Write out every one of the entries below word for word, changing nothing.

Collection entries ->
begin
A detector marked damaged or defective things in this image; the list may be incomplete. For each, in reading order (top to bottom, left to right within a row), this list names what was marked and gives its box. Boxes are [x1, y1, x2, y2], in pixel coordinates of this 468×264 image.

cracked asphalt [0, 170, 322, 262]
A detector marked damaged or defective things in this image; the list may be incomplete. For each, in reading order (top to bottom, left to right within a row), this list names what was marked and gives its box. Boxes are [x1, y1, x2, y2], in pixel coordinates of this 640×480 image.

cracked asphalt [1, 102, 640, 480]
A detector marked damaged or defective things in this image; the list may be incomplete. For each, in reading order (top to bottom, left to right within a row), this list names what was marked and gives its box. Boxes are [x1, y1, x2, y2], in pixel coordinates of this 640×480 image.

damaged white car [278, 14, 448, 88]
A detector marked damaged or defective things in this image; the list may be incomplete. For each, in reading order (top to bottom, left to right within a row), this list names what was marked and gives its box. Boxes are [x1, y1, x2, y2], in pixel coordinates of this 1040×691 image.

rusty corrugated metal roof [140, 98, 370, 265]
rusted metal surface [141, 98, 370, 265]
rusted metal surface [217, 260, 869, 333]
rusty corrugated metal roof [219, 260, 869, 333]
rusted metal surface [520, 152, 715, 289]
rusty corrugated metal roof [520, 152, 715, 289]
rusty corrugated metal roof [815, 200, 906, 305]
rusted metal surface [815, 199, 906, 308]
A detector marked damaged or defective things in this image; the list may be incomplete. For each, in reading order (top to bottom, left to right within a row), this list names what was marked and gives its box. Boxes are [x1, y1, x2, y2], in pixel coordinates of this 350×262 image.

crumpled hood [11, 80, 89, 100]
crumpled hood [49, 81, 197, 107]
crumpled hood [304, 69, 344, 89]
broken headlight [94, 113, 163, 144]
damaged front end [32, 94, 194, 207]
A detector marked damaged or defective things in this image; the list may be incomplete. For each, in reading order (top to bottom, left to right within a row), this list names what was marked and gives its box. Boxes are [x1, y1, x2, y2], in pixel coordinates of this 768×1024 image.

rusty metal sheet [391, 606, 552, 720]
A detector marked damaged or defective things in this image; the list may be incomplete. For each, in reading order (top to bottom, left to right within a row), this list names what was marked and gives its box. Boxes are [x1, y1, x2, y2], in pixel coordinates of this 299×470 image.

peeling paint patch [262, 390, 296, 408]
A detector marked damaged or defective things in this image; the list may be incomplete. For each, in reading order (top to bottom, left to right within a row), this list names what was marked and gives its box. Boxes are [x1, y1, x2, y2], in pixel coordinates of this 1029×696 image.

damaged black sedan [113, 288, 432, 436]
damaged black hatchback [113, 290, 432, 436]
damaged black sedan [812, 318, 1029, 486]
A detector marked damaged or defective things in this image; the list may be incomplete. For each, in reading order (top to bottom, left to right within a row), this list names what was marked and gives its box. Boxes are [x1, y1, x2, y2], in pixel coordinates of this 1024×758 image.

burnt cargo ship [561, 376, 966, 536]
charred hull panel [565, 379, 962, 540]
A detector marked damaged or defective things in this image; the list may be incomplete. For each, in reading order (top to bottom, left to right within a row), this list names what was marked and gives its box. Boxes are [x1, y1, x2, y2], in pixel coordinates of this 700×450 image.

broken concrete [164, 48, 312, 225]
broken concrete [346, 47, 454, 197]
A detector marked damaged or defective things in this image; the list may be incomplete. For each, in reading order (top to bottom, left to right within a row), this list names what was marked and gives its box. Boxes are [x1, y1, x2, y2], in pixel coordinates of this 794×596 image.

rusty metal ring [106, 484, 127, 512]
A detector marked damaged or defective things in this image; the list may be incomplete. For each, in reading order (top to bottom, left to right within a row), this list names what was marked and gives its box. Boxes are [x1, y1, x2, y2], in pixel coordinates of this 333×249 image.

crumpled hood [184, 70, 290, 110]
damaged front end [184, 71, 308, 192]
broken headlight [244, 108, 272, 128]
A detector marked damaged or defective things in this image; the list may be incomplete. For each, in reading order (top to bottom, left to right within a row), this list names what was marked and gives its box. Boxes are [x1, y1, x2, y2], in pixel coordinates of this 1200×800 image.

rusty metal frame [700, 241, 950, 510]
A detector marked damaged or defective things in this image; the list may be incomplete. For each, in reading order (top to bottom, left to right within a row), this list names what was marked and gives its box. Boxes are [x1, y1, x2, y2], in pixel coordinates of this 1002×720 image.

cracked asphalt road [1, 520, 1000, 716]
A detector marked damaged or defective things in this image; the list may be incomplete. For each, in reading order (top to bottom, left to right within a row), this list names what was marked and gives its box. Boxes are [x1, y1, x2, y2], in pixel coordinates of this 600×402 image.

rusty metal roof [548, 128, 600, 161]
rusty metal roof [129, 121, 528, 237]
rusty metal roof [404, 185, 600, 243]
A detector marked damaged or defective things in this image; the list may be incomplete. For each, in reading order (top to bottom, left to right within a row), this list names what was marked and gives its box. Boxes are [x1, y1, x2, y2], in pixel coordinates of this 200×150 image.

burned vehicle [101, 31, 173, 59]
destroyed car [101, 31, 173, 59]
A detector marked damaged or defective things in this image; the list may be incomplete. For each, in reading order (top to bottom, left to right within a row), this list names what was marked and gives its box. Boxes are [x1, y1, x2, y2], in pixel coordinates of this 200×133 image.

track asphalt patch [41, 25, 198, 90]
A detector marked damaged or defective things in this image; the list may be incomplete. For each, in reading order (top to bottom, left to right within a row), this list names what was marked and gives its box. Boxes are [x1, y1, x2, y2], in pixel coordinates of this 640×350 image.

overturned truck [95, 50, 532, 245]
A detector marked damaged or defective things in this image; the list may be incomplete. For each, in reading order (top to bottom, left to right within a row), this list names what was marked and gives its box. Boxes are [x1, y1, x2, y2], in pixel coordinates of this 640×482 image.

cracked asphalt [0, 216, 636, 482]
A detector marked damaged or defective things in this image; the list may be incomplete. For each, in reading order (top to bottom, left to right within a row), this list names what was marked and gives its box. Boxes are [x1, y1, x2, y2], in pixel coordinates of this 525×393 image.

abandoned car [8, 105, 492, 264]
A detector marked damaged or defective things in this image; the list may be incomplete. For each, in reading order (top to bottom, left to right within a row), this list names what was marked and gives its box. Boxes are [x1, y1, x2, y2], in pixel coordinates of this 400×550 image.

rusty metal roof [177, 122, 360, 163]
end
RESPONSE BELOW ->
A detector marked damaged or defective things in this image; the list may be incomplete. For each, in reading order (top to bottom, left to right within a row), this list names what was marked and gives its box. Boxes are [x1, y1, x2, y2], in pixel coordinates of this 468×264 image.

cracked asphalt [0, 170, 322, 262]
A detector marked damaged or defective things in this image; the list may be incomplete. For each, in reading order (top to bottom, left to right within a row), this list names what was marked and gives its box. Boxes are [x1, y1, x2, y2], in pixel coordinates of this 640×480 image.

cracked asphalt [1, 102, 640, 480]
A detector marked damaged or defective things in this image; the list may be incomplete. For each, in reading order (top to bottom, left to right within a row), this list names what was marked and gives its box. Boxes are [x1, y1, x2, y2], in pixel coordinates of this 640×480 image.

damaged white car [278, 14, 448, 88]
A detector marked damaged or defective things in this image; the list may be incomplete. For each, in reading order (top to bottom, left to right within a row), this list names what was marked and gives its box. Boxes are [x1, y1, x2, y2], in pixel coordinates of this 1040×691 image.

rusty corrugated metal roof [140, 98, 370, 265]
rusted metal surface [141, 98, 370, 265]
rusted metal surface [217, 260, 869, 333]
rusty corrugated metal roof [219, 260, 869, 333]
rusted metal surface [520, 152, 715, 289]
rusty corrugated metal roof [520, 152, 715, 289]
rusty corrugated metal roof [815, 200, 906, 305]
rusted metal surface [815, 199, 906, 308]
A detector marked damaged or defective things in this image; the list may be incomplete. For each, in reading order (top to bottom, left to right within a row), this list names what was marked and gives its box. Boxes are [x1, y1, x2, y2], in pixel coordinates of this 350×262 image.

crumpled hood [11, 80, 89, 100]
crumpled hood [49, 81, 197, 107]
crumpled hood [304, 69, 344, 89]
broken headlight [94, 113, 163, 144]
damaged front end [32, 94, 194, 207]
A detector marked damaged or defective things in this image; the list may be incomplete. For each, in reading order (top to bottom, left to right within a row), this list names what was marked and gives its box. Boxes are [x1, y1, x2, y2], in pixel coordinates of this 768×1024 image.

rusty metal sheet [391, 606, 552, 720]
A detector marked damaged or defective things in this image; the list may be incomplete. For each, in reading order (top to bottom, left to right within a row), this list names what was marked and gives its box. Boxes are [x1, y1, x2, y2], in pixel coordinates of this 299×470 image.

peeling paint patch [262, 390, 296, 408]
A detector marked damaged or defective things in this image; the list may be incomplete. For each, in reading order (top to bottom, left to right within a row), this list names what was marked and gives its box. Boxes are [x1, y1, x2, y2], in pixel coordinates of this 1029×696 image.

damaged black sedan [113, 288, 432, 436]
damaged black hatchback [113, 290, 432, 436]
damaged black sedan [812, 318, 1029, 486]
A detector marked damaged or defective things in this image; the list may be incomplete. For each, in reading order (top to bottom, left to right within a row), this list names what was marked and gives its box. Boxes are [x1, y1, x2, y2], in pixel coordinates of this 1024×758 image.

burnt cargo ship [561, 376, 966, 536]
charred hull panel [565, 379, 962, 540]
A detector marked damaged or defective things in this image; the list may be incomplete. For each, in reading order (top to bottom, left to right within a row), this list names what was marked and gives its box. Boxes are [x1, y1, x2, y2], in pixel coordinates of this 700×450 image.

broken concrete [164, 48, 312, 225]
broken concrete [346, 47, 454, 197]
A detector marked damaged or defective things in this image; the list may be incomplete. For each, in reading order (top to bottom, left to right within a row), this list names what was marked and gives its box. Boxes are [x1, y1, x2, y2], in pixel coordinates of this 794×596 image.

rusty metal ring [106, 484, 127, 512]
A detector marked damaged or defective things in this image; the list may be incomplete. For each, in reading order (top to bottom, left to right within a row), this list names what was marked and gives its box. Boxes are [x1, y1, x2, y2], in pixel coordinates of this 333×249 image.

crumpled hood [184, 70, 290, 110]
damaged front end [184, 71, 308, 192]
broken headlight [244, 108, 272, 128]
A detector marked damaged or defective things in this image; the list may be incomplete. For each, in reading order (top to bottom, left to right within a row), this list names what was marked and gives its box. Boxes are [x1, y1, x2, y2], in pixel coordinates of this 1200×800 image.

rusty metal frame [700, 241, 950, 510]
A detector marked damaged or defective things in this image; the list may be incomplete. For each, in reading order (top to bottom, left to right within a row), this list names what was marked and gives its box. Boxes are [x1, y1, x2, y2], in pixel coordinates of this 1002×720 image.

cracked asphalt road [1, 520, 1000, 716]
A detector marked damaged or defective things in this image; the list may be incomplete. For each, in reading order (top to bottom, left to right within a row), this list names what was marked and gives its box. Boxes are [x1, y1, x2, y2], in pixel coordinates of this 600×402 image.

rusty metal roof [548, 128, 600, 161]
rusty metal roof [129, 121, 528, 237]
rusty metal roof [404, 185, 600, 243]
A detector marked damaged or defective things in this image; the list may be incomplete. For each, in reading order (top to bottom, left to right within a row), this list names what was marked and gives its box. Boxes are [x1, y1, x2, y2], in pixel coordinates of this 200×150 image.

burned vehicle [101, 31, 173, 59]
destroyed car [101, 31, 173, 59]
A detector marked damaged or defective things in this image; the list may be incomplete. For each, in reading order (top to bottom, left to right within a row), this list names what was marked and gives its box. Boxes are [x1, y1, x2, y2], in pixel coordinates of this 200×133 image.

track asphalt patch [41, 25, 198, 90]
A detector marked damaged or defective things in this image; the list may be incomplete. For each, in reading order (top to bottom, left to right within a row), this list names what was marked and gives its box. Boxes are [x1, y1, x2, y2], in pixel coordinates of this 640×350 image.

overturned truck [95, 50, 532, 245]
A detector marked damaged or defective things in this image; the list may be incomplete. For each, in reading order (top to bottom, left to right within a row), this list names what was marked and gives its box. Boxes are [x1, y1, x2, y2], in pixel coordinates of this 640×482 image.

cracked asphalt [0, 216, 636, 482]
A detector marked damaged or defective things in this image; the list may be incomplete. For each, in reading order (top to bottom, left to right within a row), this list names what was marked and gives its box. Boxes are [x1, y1, x2, y2], in pixel coordinates of this 525×393 image.

abandoned car [8, 105, 492, 264]
A detector marked damaged or defective things in this image; the list may be incomplete. For each, in reading order (top to bottom, left to right within a row), this list names what was marked and gives its box. Boxes are [x1, y1, x2, y2], in pixel coordinates of this 400×550 image.

rusty metal roof [177, 122, 360, 163]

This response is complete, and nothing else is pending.